* _Travail à faire_:
• a. D'après l'extrait du débat, pourquoi beaucoup de patrons sont-ils contents que leurs salariés aient de très bonnes conditions de transport ? Répondez en une à trois phrases.
• b. Recopiez fidèlement le passage de l'extrait du débat qui commence par « Nous voterons contre » et qui se poursuit jusqu'à « sont pas adoptés.) ».

Vous dites en effet aux autres élus, de sensibilités différentes : « Bon, écoutez, on n’a pas d’argent, débrouillez-vous, il va falloir faire des choix sur la ligne 15, la ligne 16, la ligne 17, la ligne 18. » C’est comme cela que cela va finir. Et ce sont les collectivités territoriales qui vont devoir arbitrer entre elles. On va arbitrer entre nous !
Je m’adresse maintenant à mes collègues de province. La taxe additionnelle sur la taxe de séjour sera payée par les touristes. Mais le Grand Paris Express, ce sont aussi les liaisons avec les aéroports, avec des centres de recherche et universitaires. Mais bien sûr ! Regardons ensemble le plan du Grand Paris Express.
Par ailleurs, monsieur Dominati, pour que Paris tourne – nous ne fréquentons pas toujours les mêmes lieux –, il faut que les gens qui y font le ménage, qui s’occupent de la logistique dans les aéroports, tous ces gens qui effectuent des travaux ingrats et qui gagnent le SMIC, puissent se déplacer correctement. Je connais beaucoup de patrons qui sont contents que leurs salariés aient de très bonnes conditions de transport, car cela joue sur leur productivité et sur leur sentiment d’appartenance à l’entreprise.
C’est vrai que ces ouvriers-là, on ne les voit pas tellement dans le Paris qui brille, mais il n’y a pas de Paris qui brille sans salariés payés au SMIC pour faire les travaux ingrats. Et ces gens ont le droit d’avoir demain un métro automatique pour se déplacer.
Nous voterons contre ces amendements de suppression. La solution proposée n’est peut-être pas la meilleure – on en trouvera une autre –, mais il n’est pas question que les élus de la région parisienne arbitrent des choix entre eux, ce qui priverait des dizaines de millions de gens de la possibilité de circuler correctement.
M. Vincent Éblé. Très bien !
M. le président. Je mets aux voix les amendements identiques nos II-225 rectifié et II-883 rectifié.
(Les amendements ne sont pas adoptés.)
M. le président. Je suis saisi de deux amendements faisant l’objet d’une discussion commune.
L’amendement n° II-863 rectifié, présenté par Mmes Boulay-Espéronnier et Dumas, M. Poniatowski et Mme Deromedi, est ainsi libellé :
I – Compléter cet article par un paragraphe ainsi rédigé :
… – Le I s’applique à compter du 1er janvier 2019 jusqu’au 31 décembre 2020.
II – Pour compenser la perte de recettes résultant du I, compléter cet article par deux paragraphes ainsi rédigés :
… – La perte de recettes résultant pour les collectivités territoriales du présent article est compensée, à due concurrence, par une majoration de la dotation globale de fonctionnement.

* _Données sources_:
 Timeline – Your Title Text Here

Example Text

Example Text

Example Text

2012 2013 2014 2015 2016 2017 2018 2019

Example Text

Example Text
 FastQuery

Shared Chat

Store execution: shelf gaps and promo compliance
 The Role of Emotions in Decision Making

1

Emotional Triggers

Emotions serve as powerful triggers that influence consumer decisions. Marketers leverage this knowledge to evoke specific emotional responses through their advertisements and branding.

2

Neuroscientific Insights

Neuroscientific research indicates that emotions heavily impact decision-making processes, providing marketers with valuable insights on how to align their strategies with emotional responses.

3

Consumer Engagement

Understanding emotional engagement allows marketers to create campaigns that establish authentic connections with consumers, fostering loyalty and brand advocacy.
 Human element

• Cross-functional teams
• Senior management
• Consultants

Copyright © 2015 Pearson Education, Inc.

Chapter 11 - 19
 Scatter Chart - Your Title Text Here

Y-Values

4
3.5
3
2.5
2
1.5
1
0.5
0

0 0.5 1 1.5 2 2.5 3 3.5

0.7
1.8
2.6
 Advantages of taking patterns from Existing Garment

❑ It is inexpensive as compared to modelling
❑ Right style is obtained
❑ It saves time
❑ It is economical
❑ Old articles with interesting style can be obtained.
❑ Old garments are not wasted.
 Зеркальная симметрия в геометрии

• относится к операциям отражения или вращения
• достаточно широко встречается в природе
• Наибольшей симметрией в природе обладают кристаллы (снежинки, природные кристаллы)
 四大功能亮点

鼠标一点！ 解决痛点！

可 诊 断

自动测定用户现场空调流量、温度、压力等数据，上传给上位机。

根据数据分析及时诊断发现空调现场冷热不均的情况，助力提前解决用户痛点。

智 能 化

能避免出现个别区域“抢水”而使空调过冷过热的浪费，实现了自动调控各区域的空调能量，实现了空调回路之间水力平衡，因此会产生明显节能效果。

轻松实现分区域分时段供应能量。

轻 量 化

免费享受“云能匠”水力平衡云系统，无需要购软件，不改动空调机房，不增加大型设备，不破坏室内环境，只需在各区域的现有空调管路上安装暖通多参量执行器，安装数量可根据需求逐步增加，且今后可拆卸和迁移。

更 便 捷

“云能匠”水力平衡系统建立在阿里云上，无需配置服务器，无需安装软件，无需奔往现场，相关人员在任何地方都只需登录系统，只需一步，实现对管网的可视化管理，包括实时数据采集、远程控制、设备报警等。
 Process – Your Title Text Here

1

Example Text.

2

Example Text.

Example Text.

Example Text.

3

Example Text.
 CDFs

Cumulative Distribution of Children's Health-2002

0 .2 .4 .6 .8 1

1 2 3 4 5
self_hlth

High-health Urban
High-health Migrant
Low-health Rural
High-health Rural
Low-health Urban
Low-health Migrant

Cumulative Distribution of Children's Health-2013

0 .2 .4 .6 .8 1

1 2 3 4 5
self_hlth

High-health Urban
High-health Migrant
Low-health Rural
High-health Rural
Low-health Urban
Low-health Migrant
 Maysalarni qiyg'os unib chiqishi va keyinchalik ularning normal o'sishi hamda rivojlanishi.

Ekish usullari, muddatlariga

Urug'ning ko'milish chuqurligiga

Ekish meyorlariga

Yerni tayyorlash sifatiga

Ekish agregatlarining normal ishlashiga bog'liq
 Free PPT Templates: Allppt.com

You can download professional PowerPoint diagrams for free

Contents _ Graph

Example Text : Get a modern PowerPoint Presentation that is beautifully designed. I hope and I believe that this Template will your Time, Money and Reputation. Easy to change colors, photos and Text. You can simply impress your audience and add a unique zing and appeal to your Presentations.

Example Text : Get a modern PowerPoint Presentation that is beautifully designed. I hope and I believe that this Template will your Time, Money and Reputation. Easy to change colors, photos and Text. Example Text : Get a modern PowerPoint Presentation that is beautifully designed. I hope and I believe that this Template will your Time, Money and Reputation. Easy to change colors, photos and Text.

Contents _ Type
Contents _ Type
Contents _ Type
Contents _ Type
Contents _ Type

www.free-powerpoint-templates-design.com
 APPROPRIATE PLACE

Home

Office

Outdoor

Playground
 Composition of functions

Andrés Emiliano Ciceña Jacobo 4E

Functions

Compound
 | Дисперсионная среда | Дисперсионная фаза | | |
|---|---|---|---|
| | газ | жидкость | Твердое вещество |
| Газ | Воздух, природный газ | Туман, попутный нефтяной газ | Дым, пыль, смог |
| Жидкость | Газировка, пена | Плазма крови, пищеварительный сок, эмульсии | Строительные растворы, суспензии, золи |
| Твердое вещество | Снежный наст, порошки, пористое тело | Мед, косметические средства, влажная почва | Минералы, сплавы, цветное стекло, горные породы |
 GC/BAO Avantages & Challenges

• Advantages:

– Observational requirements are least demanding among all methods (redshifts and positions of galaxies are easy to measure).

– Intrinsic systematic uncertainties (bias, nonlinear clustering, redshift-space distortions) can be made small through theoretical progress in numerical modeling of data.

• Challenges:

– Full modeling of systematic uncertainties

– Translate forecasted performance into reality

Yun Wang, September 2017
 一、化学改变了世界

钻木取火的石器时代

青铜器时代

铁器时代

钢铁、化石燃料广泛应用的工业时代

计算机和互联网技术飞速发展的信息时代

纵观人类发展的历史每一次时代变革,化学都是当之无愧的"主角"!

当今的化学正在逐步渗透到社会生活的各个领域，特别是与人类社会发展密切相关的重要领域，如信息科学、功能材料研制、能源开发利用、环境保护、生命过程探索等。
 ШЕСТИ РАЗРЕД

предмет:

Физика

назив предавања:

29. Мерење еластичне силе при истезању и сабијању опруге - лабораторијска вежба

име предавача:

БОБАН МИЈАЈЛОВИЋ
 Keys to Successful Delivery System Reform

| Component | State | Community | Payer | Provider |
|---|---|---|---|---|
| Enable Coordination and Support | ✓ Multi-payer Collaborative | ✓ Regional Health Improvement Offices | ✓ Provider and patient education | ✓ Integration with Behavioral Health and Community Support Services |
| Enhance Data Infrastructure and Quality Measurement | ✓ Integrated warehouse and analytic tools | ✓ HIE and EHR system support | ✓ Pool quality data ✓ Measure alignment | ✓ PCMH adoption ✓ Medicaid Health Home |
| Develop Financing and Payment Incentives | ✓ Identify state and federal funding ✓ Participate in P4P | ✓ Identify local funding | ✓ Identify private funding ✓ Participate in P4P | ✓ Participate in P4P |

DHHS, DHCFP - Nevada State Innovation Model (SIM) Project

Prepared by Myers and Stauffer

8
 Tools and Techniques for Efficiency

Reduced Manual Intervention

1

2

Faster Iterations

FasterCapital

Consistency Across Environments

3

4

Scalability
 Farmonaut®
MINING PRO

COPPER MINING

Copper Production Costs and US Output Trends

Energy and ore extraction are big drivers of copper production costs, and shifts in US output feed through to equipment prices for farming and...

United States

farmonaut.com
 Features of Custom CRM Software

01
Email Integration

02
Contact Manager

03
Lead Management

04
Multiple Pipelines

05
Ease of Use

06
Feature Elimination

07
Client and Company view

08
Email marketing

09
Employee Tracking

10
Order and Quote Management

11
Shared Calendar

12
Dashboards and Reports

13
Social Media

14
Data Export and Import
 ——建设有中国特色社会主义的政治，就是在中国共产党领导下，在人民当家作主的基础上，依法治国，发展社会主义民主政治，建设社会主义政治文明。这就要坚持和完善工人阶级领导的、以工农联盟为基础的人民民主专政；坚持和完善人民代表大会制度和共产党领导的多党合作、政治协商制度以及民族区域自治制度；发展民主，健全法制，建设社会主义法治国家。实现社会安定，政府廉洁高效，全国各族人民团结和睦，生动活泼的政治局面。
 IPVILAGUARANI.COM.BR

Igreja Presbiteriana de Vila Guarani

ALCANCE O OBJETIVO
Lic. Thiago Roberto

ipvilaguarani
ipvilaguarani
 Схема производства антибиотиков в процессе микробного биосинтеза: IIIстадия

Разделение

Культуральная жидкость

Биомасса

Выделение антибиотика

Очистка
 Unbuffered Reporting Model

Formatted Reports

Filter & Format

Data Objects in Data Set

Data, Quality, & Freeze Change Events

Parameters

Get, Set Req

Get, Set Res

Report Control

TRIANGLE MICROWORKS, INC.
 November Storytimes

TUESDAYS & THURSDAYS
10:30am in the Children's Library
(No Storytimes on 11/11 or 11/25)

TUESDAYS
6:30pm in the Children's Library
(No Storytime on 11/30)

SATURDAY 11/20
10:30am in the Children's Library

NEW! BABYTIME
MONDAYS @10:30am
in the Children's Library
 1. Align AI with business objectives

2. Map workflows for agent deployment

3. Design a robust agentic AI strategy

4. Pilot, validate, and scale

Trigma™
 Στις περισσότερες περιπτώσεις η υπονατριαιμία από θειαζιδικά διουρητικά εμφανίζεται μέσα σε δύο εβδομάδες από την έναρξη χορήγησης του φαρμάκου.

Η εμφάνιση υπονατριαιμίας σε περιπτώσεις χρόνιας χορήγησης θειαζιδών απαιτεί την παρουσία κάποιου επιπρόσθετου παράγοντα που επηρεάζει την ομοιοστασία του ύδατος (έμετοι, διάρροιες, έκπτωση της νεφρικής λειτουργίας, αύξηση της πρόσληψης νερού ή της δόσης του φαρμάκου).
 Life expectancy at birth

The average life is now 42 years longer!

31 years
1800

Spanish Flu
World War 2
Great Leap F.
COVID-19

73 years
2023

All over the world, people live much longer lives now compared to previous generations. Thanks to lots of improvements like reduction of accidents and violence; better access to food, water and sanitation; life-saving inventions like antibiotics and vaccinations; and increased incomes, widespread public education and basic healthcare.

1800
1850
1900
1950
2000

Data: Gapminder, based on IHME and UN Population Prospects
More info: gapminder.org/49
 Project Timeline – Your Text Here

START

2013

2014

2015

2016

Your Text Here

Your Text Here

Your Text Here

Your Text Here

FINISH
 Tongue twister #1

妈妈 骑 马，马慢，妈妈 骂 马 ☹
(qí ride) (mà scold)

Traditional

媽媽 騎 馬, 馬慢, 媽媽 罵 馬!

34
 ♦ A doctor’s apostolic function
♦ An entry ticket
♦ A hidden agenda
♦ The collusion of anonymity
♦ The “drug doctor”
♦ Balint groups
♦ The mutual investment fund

* _Liste des réponses_:
• a. Ils en sont contents parce que de bonnes conditions de transport jouent sur la productivité de leurs salariés. Elles jouent aussi sur leur sentiment d'appartenance à l'entreprise.

• b.
Nous voterons contre ces amendements de suppression. La solution proposée n’est peut-être pas la meilleure – on en trouvera une autre –, mais il n’est pas question que les élus de la région parisienne arbitrent des choix entre eux, ce qui priverait des dizaines de millions de gens de la possibilité de circuler correctement.
M. Vincent Éblé. Très bien !
M. le président. Je mets aux voix les amendements identiques nos II-225 rectifié et II-883 rectifié.
(Les amendements ne sont pas adoptés.)